Irrelevant retrieval. RAG systems retrieve top-K results by similarity. Similarity is not relevance. You pay to process documents that share keywords with the query but do not answer it. The embedding model does not know which chunks matter until after you have already paid to retrieve them.

Redundant reasoning. The LLM re-derives the same conclusions repeatedly because nothing persists between calls. A customer support agent answers the same question fifty times per day. Each time, the model processes the full context, reasons through the answer, and generates the response. Caching the answer would cost nearly nothing. Re-computing it costs 50x.

What actually works

Prompt caching. Anthropic’s implementation can reduce costs by 90% for repeated context. But the benefit only materializes if your system is architected to reuse prompts. The savings are not automatic. They require deliberate design.

Structured outputs. JSON mode, function calling, and structured generation reduce token waste from retry loops. When the model outputs malformed JSON, you pay to re-generate. Structured outputs eliminate the failure mode. The token savings are small per request but compound over millions of calls.

Stateful context. Maintaining state between turns eliminates repeated transmission of conversation history. A stateless system sends the full conversation with every message. A stateful system sends only the delta. The difference at scale is not marginal. It is the difference between profitability and burning 164% of revenue.

Selective retrieval. Hybrid search (BM25 + vector embeddings + reranking) costs more per query but retrieves fewer irrelevant documents. You pay more for retrieval and less for processing. The net is often cheaper because you are not paying the LLM to ignore junk.

The real cost

The token tax is not the API bill. The token tax is the architectural decisions you made when tokens were cheap and mistakes were free.

You built a stateless system because stateless is simple. You skipped caching because the pilot worked without it. You designed agents to over-communicate because coordination failures were worse than redundant context. These were rational choices when the cost was $50/month.

They are not rational at $500,000/month.

The companies that survive are not the ones with the best models. They are the ones that designed for cost from the beginning. Netflix, Stripe, and Uber deploy models constantly because their infrastructure was built to make deployment cheap. Shadow deployments, automated rollback, and guardrails are not features. They are cost controls dressed up as reliability engineering.

The invoice arrived in 2025. It showed up as missed margin targets, budget overruns, and AI initiatives that worked technically but failed economically.

What I am still figuring out

Whether reasoning models change the entire cost calculus. The three types of waste I identified (repeated context, irrelevant retrieval, redundant reasoning) assume the expensive tokens are the wasteful ones. Reasoning models like o3 and DeepSeek R1 generate thousands of internal chain-of-thought tokens that are neither repeated, irrelevant, nor redundant. They are novel reasoning, and they are expensive. The architectural solutions I described (caching, stateful context, selective retrieval) do not help with them. If reasoning models become the default, the token tax may shift from an architecture problem to a fundamental cost-of-intelligence problem with a different set of levers.


Tokens got cheap. Systems got expensive.

The cost moved from training to inference, from models to context, from prompts to architecture. The companies bleeding money are not the ones using AI poorly. They are the ones who designed for capability and discovered too late that capability is not the constraint.

The constraint is cost per query at scale, and the architectural decisions you make in the pilot determine whether that cost is sustainable or catastrophic.

● Prompt 1
List the four approaches named under the header "What actually works" in the passage on AI token costs.
● Prompt 2
Answer these from the passage on AI token costs:
(a) By how much can Anthropic's prompt caching reduce costs for repeated context?
(b) What three components make up the hybrid search described under "Selective retrieval"?
(c) Which two reasoning models are named as examples?
● Prompt 3
Quote everything in the passage on AI token costs from "The invoice arrived" down to "but failed economically.".

● Extracted material
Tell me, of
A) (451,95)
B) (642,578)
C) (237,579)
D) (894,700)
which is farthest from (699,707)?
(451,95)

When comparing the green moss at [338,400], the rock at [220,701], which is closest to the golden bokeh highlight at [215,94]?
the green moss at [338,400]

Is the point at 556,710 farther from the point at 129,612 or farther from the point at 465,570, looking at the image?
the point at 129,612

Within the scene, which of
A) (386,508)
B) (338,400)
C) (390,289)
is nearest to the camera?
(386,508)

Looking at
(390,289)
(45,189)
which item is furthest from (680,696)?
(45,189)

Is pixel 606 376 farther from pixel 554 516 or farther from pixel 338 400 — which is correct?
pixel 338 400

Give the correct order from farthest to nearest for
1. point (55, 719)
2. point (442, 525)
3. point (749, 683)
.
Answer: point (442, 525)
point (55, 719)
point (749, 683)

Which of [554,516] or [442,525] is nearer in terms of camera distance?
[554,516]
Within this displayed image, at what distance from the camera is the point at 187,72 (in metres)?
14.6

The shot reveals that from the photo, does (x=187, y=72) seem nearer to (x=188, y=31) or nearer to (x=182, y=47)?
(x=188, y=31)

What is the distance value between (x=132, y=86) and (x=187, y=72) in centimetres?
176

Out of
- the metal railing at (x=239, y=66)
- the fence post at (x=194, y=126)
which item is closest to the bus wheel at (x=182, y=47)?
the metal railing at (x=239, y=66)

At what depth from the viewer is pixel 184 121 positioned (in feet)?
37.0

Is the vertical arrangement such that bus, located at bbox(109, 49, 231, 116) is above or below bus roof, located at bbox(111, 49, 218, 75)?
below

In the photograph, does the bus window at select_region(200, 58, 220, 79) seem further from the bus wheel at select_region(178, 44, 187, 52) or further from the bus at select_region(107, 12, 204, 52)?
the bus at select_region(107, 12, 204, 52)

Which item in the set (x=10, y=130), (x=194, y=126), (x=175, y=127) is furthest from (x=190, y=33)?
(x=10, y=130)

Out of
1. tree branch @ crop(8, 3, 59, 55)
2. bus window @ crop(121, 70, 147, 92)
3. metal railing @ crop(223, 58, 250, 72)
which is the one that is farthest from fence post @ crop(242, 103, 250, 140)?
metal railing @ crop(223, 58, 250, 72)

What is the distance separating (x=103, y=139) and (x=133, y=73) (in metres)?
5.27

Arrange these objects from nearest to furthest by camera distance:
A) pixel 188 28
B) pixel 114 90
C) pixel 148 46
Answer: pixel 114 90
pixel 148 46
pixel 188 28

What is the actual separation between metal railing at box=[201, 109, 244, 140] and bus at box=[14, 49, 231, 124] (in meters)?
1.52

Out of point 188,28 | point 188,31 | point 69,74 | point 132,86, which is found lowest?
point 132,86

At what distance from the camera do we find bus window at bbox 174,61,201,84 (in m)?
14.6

● Expected answer 1
Prompt caching
Structured outputs
Stateful context
Selective retrieval

● Expected answer 2
(a) By 90%.
(b) BM25, vector embeddings, and reranking.
(c) o3 and DeepSeek R1.

● Expected answer 3
The invoice arrived in 2025. It showed up as missed margin targets, budget overruns, and AI initiatives that worked technically but failed economically.